Sicario

Sicario

Cannes 2015 / Sélection Officielle / Compétition

Denis Villeneuve, l’homme en forme du moment. Auteur du remarqué INCENDIE, il a signé coup sur coup PRISONERS et ENEMY l’an passé. Son nouveau film SICARIO (il aime les titres courts, bien) ne sortira qu’à la fin de l’année ; il a donc tout son temps pour avancer sur le suivant.

ZERO DARK THIRTY, TRAFFIC, CARTEL, NO COUNTRY FOR OLD MEN… La frontière mexicaine fait fantasmer les cinéastes, et le canadien Villeneuve s’en empare avec le talent qu’on lui connaît. De l’action intelligemment amenée, avec clarté et sans temps mort sur les pas d’une agent du FBI intégrée à une escouade aux méthodes douteuses, opérant sur le sol américain. Film esthétique, où la caméra sublime les paysages, les trajets de l’équipe de barbouzes opérant sur le sol américain, mais aussi film politique : SICARIO ne présente pas le visage le plus fameux de l’oncle Sam avec ces barbouzes en dehors du cadre officiel pour lutter contre les cartels mexicains. Le film offre une recette qui conjugue forme et fond, proposant un résultat parmi les plus convaincants sur le sujet, et cinglant dans sa conclusion.

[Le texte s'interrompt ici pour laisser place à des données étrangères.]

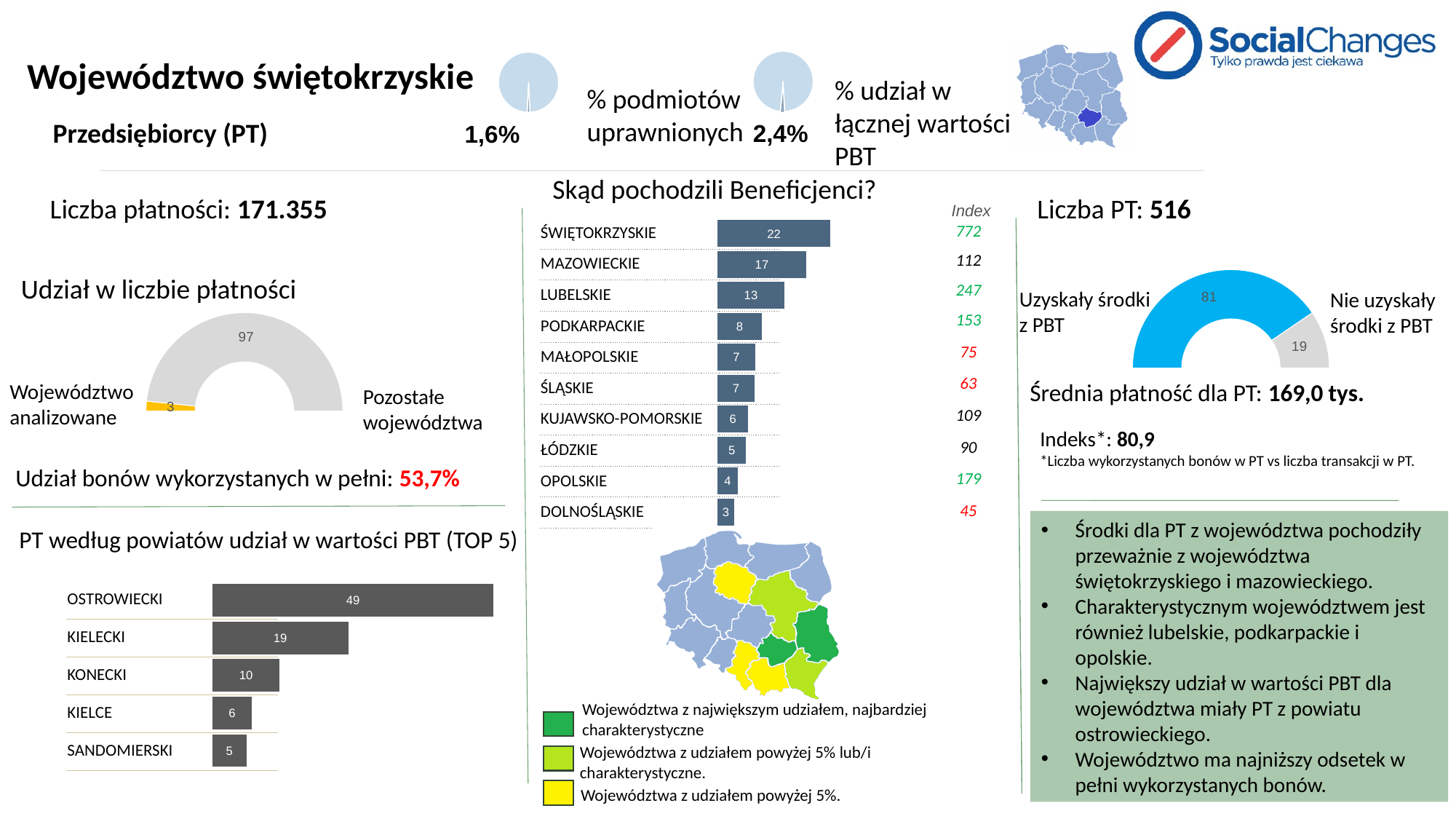
In the 'PT według powiatów udział w wartości PBT (TOP 5)' chart, what is the value for KIELECKI? 19 In the 'PT według powiatów udział w wartości PBT (TOP 5)' chart, which is larger, KONECKI or SANDOMIERSKI? KONECKI In the 'Skąd pochodzili Beneficjenci?' chart, what Index value is shown next to OPOLSKIE? 179 In the 'Skąd pochodzili Beneficjenci?' chart, how many voivodeships are listed? 10 In the 'Skąd pochodzili Beneficjenci?' chart, which voivodeship has the lowest value? DOLNOŚLĄSKIE In the 'Liczba PT' chart, what is the value for 'Nie uzyskały środki z PBT'? 19 In the 'Skąd pochodzili Beneficjenci?' chart, what is the value for MAZOWIECKIE? 17 In the 'PT według powiatów udział w wartości PBT (TOP 5)' chart, which powiat has the highest value? OSTROWIECKI In the 'Udział w liczbie płatności' chart, what is the value for 'Województwo analizowane'? 3 In the 'PT według powiatów udział w wartości PBT (TOP 5)' chart, what is the difference between OSTROWIECKI and KIELECKI? 30 In the 'Skąd pochodzili Beneficjenci?' chart, which voivodeship has the highest value? ŚWIĘTOKRZYSKIE In the 'Skąd pochodzili Beneficjenci?' chart, what is the difference between the values for ŚWIĘTOKRZYSKIE and LUBELSKIE? 9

Mené par 3 acteurs pleinement impliqués (les bad-ass Emily Blunt, Benicio Del Toro, Josh Brolin), SICARIO ne confirme plus la minutie qu’apporte Denis Villeneuve dans ses projets, elle l’entérine. Celui qui enchaîne sans sourciller les tournages parvient à livrer un film de guerre à plusieurs niveaux de réflexions, très clair dans le déroulement de son histoire et toujours en fournissant des éléments aux spectateurs qui avancent au même rythme que son héroïne. En plaçant celle-ci dans des positions de doute, d’interrogation, c’est aussi le spectateur qui cherche à comprendre. Première impression à la sortie : le revoir.